Key points in this equity note:

  • The US government is considering expanding the export controls on AI chips related to China as the US government aims to limit China’s ability to catch up to the US on AI technology and use advanced AI chips in military applications.

  • Nvidia’s share price is down 4.5% in pre-market trading. Back on 7 October 2022 when the US initially introduced its export controls on AI chips, Nvidia shares fell 12% over four trading sessions.

  • Nvidia’s geographical revenue figures hidden deep into its 10-K filings reveal that revenue from China rose 67% q/q in the previous quarter simultaneously with the launch of Nvidia’s A800 and H800 chips re-designed to avoid the initial US export controls.

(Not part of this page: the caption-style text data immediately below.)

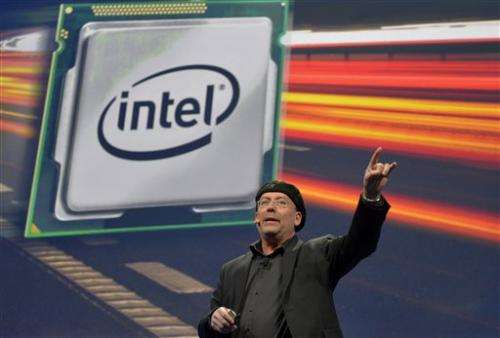 Intel 4Q net income rises 6 pct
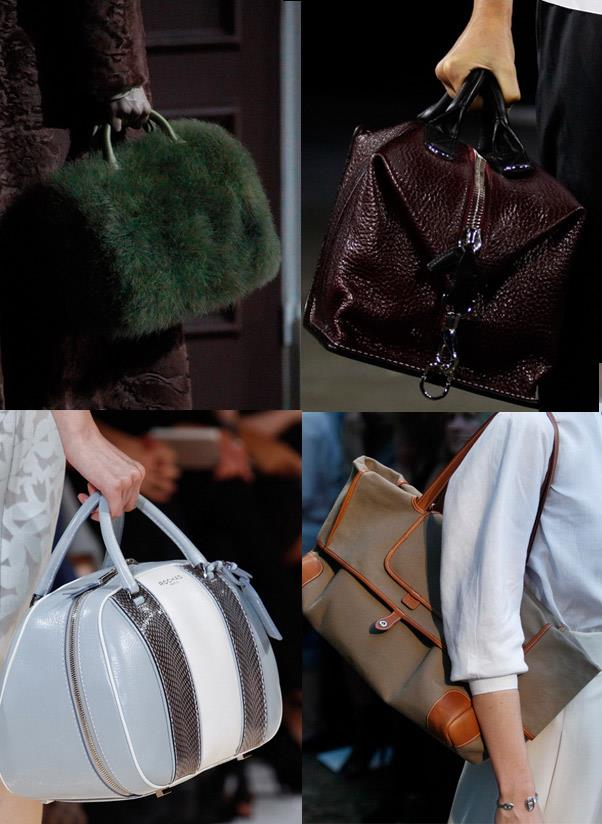 <strong>A weekender</strong><br> Take the chore out of packing for a long weekend or deciding what to take in your carry-on by having a luxe oversized designer duffle bag at the ready. <br> <i>Image: Louis Vuitton, Alexander Wang, Hermès, Rochas</i>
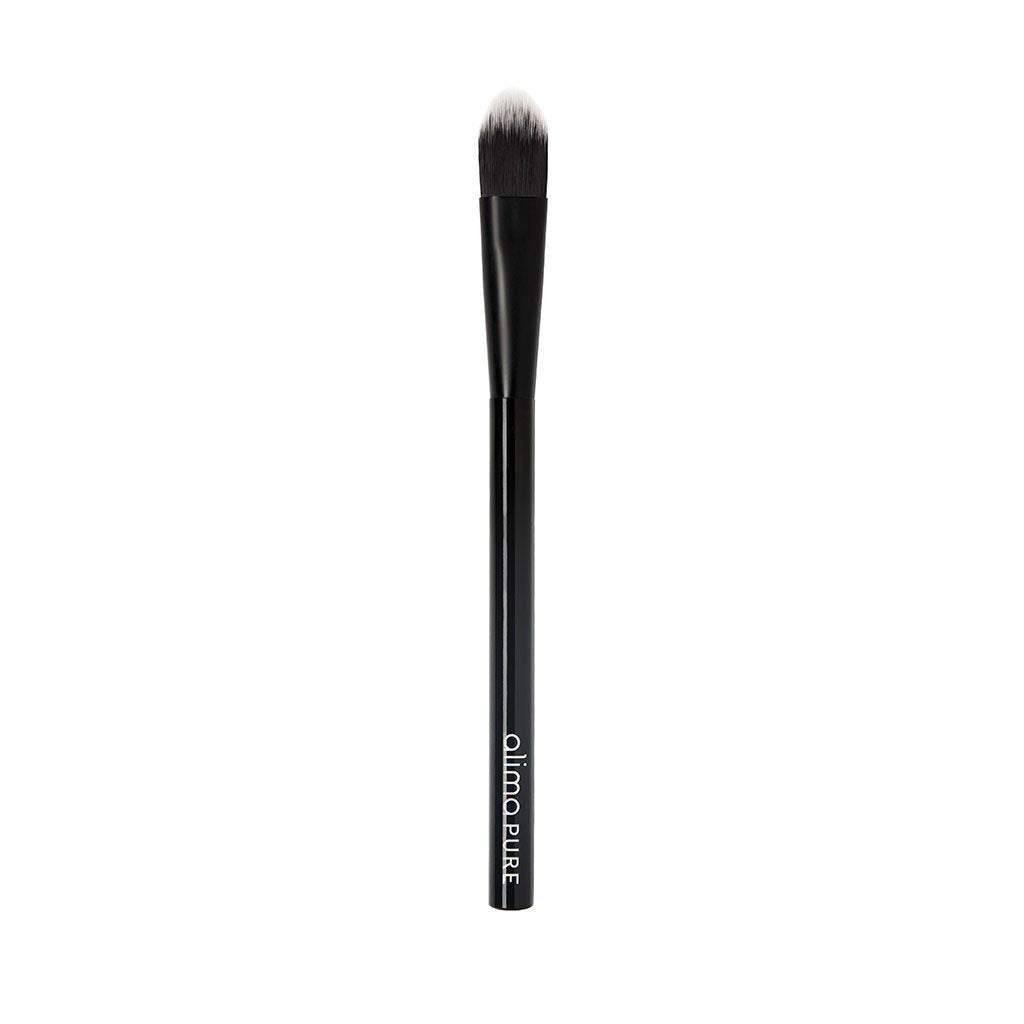 ALIMA PURE - Concealer Brush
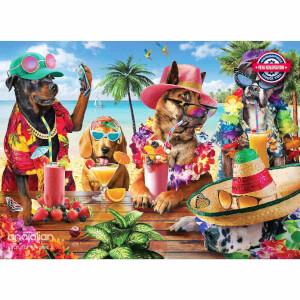 1000 Parça Puzzle : Tropikal Parti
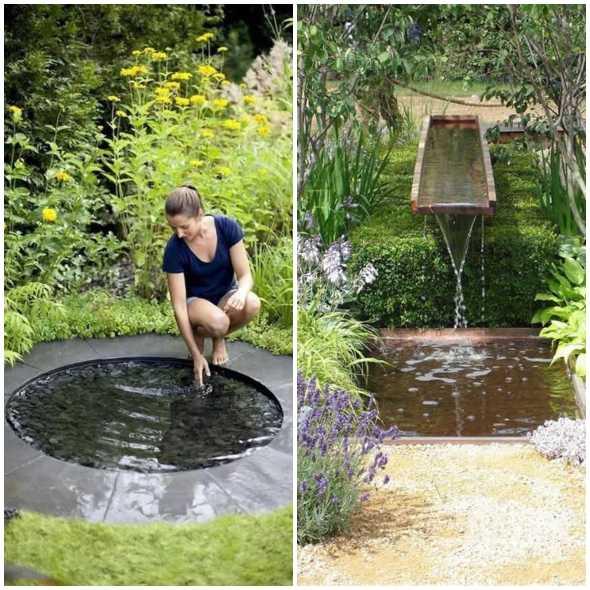 12 inspirações incríveis de lago para jardim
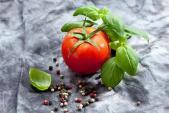 6 loại thực phẩm bảo vệ da khỏi tác hại của nắng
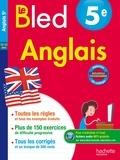 André Michoux - Anglais 5e Le Bled.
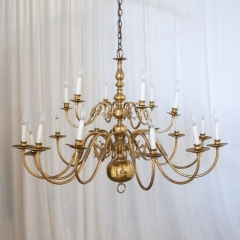 Rental store for LIGHT, CHANDELIER BRASS 18 LT in Camarillo CA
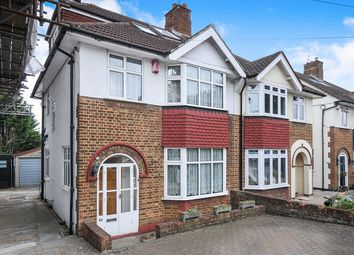 Thumbnail 5 bed semi-detached house for sale in Dairsie Road, London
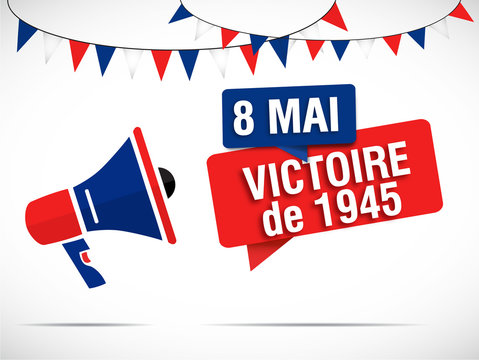 mégaphone : 8 mai victoire de 1945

The Biden administration is weighing new AI chip restrictions

Yesterday, after US equity markets closed, the Wall Street Journal announced in an exclusive article that the US government is considering adding new curbs on exports of AI chips that would most likely require Nvidia to get a license requirement for specific customers in China. The timeframe mentioned in the article in which the US Commerce Department would make a decision is already early July. This expedited timeline suggests that the US is fearing that China is doing everything it can to catch up to the US lead in AI technology. Nvidia shares are down 4.5% in pre-market trading with a potential key breakdown of the 400 level in today’s trading session should investors reduce their exposure to Nvidia. AMD shares are down 3.5% in pre-market trading.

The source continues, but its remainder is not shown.